Surgery is one of the most important treatments offered by the NHS in secondary care within the UK. Surgical staff and the resources they need to practice account for a substantial proportion of the NHS activity and front-line care for patients. With continuing innovation an increasing number of medical conditions are being remedied or managed by surgery.
Surgeons and their workload
- There are 19,116 surgeons currently practicing in England – of which 7,537 are consultants, 8,827 trainees and 2,752 in specialist or non-training grades [i]. In Wales there are approximately 1,484 surgeons including 466 consultants.[ii]
- There are 1.43 consultant surgeons per 10,000 head of population in England. This figure is not evenly spread across the surgical specialties and some specialties are currently short of their target workforce – for example, paediatric surgery, ENT and neurosurgery [iii].
- The average surgeon takes 11-12 years of further training after medical school to reach consultant level in his chosen specialty. Gaining the practical craft skills needed means a close working relationship between trainees and consultants – there is currently an average 1.2:1 ratio of later stage surgical trainees to consultant. This varies across the specialties.

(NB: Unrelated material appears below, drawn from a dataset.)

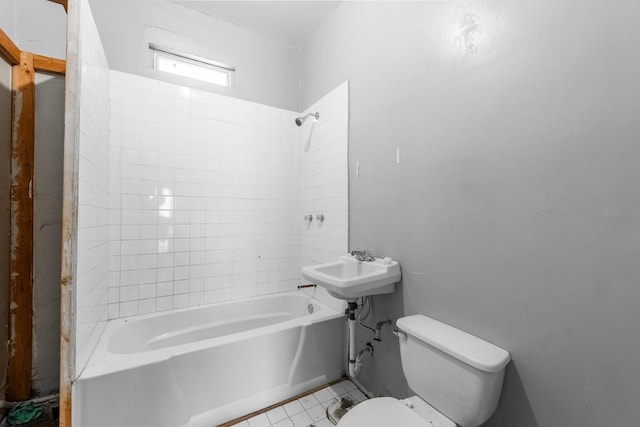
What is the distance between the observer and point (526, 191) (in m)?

Surgical procedures in the NHS
- Most people will have surgery at some point in their life. Combined, there are 4.6 million hospital admissions that lead to surgical care every year in England alone. [iv].
- There are over 174 NHS Hospital Trusts offering surgery across England. There are approximately 3,017 operating theatres in England [v].
- The total expenditure on surgery by the NHS is difficult to quantify but based on projections from Scottish operating theatre costs [vi], we estimate that the total operation theatre costs in England amounts to approximately £4.5 billion – 4.3% of the total NHS budget.